#### EXERCISE:
Print only the line with "Which specific item" and the lines after it, ending with the last line of the material, each exactly as it stands.

#### WORKING DATA:

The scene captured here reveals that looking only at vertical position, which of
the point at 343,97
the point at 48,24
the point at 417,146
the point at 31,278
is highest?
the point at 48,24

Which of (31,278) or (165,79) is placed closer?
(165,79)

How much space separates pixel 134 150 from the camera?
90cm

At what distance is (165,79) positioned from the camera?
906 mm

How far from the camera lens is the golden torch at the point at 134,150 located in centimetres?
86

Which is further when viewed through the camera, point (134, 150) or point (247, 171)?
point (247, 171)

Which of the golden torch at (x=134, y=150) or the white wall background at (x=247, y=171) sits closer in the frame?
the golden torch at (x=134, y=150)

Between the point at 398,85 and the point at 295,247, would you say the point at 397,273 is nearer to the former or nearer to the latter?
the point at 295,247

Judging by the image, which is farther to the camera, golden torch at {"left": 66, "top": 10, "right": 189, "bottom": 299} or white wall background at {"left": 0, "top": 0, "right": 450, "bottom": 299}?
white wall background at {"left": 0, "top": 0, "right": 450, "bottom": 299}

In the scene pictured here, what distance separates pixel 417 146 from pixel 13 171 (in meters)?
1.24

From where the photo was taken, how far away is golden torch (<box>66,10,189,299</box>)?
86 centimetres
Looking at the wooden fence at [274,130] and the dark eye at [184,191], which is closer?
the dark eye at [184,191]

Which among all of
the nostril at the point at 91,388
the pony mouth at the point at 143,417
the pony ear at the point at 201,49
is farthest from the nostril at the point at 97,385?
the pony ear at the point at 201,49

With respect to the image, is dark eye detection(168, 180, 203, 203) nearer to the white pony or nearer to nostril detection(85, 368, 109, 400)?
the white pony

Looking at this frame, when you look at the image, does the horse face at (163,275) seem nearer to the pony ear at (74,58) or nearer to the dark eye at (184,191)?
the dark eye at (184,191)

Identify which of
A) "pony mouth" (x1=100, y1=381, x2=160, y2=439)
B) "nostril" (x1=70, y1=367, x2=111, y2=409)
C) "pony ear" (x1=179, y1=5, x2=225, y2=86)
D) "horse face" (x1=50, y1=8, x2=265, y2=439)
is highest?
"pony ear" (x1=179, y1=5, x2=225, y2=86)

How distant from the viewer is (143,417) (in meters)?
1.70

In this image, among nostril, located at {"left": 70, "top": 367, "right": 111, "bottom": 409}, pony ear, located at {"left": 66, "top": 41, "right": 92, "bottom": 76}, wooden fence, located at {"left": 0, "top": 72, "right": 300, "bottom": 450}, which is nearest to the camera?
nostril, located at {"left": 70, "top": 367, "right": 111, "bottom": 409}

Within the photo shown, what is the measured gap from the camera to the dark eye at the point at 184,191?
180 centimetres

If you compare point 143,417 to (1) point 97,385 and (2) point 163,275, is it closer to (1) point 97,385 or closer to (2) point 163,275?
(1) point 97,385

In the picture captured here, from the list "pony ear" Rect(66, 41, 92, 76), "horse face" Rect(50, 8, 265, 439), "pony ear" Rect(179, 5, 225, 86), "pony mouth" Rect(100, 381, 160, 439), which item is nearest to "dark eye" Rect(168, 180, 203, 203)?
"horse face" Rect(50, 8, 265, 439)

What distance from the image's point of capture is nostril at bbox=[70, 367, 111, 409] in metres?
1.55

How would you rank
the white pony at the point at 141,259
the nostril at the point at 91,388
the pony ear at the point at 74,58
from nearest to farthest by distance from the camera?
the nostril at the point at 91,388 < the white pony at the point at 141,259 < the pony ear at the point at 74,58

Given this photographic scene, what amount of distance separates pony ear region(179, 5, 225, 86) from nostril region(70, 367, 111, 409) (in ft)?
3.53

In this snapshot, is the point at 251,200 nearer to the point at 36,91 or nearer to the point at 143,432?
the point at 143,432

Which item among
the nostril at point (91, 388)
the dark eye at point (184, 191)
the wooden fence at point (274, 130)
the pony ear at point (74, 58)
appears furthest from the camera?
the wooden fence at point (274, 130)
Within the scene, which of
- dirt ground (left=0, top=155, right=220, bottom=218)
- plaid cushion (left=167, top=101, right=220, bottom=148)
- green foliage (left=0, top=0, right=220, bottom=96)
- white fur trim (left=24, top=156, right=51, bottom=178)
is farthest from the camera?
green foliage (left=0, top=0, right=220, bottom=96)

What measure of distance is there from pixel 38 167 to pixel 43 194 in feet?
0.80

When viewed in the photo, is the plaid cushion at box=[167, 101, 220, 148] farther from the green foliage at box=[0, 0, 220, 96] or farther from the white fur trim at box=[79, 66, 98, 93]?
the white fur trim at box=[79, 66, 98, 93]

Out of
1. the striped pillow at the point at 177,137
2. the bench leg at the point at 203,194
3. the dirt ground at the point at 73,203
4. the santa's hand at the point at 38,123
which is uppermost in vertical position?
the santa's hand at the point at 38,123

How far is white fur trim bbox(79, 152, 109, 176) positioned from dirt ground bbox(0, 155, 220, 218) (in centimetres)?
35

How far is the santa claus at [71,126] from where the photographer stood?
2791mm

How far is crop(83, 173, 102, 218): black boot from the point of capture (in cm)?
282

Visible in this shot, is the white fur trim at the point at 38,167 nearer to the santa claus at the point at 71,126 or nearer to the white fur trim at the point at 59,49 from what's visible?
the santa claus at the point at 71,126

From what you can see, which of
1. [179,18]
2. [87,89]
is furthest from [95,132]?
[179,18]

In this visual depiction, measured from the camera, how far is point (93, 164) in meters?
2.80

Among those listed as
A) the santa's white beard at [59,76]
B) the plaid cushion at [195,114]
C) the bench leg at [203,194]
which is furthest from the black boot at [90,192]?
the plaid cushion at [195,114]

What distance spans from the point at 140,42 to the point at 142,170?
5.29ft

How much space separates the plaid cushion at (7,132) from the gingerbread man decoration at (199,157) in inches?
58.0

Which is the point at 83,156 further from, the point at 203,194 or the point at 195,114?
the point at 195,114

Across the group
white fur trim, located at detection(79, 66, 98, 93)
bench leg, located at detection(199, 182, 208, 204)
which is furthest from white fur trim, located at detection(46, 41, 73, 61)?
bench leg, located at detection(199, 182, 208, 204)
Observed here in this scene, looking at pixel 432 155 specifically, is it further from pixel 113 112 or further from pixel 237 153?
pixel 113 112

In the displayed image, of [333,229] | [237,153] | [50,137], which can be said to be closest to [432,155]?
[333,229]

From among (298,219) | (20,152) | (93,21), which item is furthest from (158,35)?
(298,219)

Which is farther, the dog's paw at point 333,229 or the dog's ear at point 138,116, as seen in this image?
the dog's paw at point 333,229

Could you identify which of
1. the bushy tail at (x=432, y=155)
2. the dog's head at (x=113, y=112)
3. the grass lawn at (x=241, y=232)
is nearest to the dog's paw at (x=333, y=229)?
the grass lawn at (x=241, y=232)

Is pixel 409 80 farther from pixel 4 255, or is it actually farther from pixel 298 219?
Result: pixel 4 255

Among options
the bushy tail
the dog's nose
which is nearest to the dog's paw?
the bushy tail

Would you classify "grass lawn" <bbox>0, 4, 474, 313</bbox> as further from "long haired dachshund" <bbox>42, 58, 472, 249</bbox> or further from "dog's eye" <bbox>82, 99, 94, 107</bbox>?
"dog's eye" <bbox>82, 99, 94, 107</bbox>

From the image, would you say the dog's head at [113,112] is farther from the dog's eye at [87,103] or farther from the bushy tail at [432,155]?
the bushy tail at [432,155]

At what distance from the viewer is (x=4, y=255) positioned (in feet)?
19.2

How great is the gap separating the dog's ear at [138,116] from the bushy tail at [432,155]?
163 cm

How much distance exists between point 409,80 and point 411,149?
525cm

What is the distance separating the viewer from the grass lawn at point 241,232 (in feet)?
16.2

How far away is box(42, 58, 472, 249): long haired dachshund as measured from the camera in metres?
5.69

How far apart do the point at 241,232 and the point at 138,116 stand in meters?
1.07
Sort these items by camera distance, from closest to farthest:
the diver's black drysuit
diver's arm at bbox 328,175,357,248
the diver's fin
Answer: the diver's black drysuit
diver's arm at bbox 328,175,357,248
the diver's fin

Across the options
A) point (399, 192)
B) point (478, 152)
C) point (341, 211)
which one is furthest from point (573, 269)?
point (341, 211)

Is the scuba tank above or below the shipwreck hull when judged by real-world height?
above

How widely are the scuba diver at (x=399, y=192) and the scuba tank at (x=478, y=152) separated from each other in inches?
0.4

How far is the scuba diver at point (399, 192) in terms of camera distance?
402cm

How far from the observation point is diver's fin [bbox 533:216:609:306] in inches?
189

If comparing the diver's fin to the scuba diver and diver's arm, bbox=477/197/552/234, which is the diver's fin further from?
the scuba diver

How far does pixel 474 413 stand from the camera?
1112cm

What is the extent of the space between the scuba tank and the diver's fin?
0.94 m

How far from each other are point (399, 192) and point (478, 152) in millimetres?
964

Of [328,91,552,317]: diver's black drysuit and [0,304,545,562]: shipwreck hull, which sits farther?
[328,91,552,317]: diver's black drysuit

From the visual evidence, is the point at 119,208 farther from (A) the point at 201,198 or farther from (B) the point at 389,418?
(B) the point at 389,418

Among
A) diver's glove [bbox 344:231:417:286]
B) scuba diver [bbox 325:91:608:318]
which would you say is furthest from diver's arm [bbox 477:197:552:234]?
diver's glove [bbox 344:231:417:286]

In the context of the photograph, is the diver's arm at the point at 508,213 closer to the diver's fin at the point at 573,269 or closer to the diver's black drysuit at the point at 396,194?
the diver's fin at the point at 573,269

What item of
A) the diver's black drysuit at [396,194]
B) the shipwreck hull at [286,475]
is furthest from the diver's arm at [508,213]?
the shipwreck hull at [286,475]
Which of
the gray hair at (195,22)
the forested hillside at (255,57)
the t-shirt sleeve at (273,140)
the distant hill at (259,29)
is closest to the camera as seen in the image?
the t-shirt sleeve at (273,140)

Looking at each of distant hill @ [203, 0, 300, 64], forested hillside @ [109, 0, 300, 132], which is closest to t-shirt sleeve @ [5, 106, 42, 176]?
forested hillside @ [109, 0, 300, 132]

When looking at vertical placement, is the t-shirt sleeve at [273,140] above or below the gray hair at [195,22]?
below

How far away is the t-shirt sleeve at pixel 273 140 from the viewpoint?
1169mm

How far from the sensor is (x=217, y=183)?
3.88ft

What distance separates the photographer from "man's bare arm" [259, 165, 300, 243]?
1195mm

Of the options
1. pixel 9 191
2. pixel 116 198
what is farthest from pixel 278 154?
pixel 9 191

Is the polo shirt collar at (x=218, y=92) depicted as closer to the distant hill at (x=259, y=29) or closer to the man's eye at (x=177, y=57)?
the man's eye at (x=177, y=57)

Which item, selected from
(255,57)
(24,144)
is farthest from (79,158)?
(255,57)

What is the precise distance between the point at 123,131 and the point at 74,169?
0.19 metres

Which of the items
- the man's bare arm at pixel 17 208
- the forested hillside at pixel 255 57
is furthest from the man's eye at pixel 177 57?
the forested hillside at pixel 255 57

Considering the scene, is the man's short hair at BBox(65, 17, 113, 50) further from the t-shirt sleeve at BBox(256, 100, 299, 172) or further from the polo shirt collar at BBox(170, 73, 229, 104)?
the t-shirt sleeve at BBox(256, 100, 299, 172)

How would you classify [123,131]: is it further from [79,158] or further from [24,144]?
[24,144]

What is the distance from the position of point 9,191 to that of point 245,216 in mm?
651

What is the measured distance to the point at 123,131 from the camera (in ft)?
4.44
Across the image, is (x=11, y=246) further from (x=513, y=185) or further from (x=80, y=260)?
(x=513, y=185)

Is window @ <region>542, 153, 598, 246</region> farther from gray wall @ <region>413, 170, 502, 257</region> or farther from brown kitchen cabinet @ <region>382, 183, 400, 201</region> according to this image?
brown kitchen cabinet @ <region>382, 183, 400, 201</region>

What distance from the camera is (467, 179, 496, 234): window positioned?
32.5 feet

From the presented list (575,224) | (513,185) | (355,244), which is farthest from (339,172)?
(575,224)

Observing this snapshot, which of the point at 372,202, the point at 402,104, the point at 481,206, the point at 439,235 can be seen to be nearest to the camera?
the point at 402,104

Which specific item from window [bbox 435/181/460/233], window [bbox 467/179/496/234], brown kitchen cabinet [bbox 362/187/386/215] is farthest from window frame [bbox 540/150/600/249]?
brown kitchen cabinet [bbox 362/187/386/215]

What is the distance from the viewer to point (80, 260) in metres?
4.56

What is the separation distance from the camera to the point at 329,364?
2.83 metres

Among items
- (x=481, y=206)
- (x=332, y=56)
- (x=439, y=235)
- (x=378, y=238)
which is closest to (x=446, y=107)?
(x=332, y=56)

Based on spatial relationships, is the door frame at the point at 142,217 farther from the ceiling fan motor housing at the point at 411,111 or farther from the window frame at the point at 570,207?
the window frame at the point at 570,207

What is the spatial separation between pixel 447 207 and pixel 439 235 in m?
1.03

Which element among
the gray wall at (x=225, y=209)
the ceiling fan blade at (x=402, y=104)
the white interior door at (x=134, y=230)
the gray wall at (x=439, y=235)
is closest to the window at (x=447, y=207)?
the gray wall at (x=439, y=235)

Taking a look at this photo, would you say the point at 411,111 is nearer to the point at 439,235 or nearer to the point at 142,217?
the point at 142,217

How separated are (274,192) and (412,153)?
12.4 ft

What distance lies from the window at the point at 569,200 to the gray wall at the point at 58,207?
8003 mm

#### SOLVED EXERCISE:
Which specific item from window [bbox 435/181/460/233], window [bbox 467/179/496/234], brown kitchen cabinet [bbox 362/187/386/215] is farthest from window frame [bbox 540/150/600/249]?
brown kitchen cabinet [bbox 362/187/386/215]

What is the distance from the viewer to point (80, 260) in metres?
4.56

What is the separation distance from the camera to the point at 329,364?
2.83 metres

Among items
- (x=481, y=206)
- (x=332, y=56)
- (x=439, y=235)
- (x=378, y=238)
which is closest to (x=446, y=107)?
(x=332, y=56)

Based on spatial relationships, is the door frame at the point at 142,217 farther from the ceiling fan motor housing at the point at 411,111 or farther from the window frame at the point at 570,207?
the window frame at the point at 570,207

What is the spatial separation between pixel 447 207 and pixel 439 235 in m?
1.03

Which element among
the gray wall at (x=225, y=209)
the ceiling fan blade at (x=402, y=104)
the white interior door at (x=134, y=230)
the gray wall at (x=439, y=235)
is closest to the window at (x=447, y=207)?
the gray wall at (x=439, y=235)

Taking a look at this photo, would you say the point at 411,111 is nearer to the point at 439,235 or nearer to the point at 142,217?
the point at 142,217

How separated are (274,192) and (412,153)?
12.4 ft

What distance lies from the window at the point at 569,200 to the gray wall at the point at 58,207?
8003 mm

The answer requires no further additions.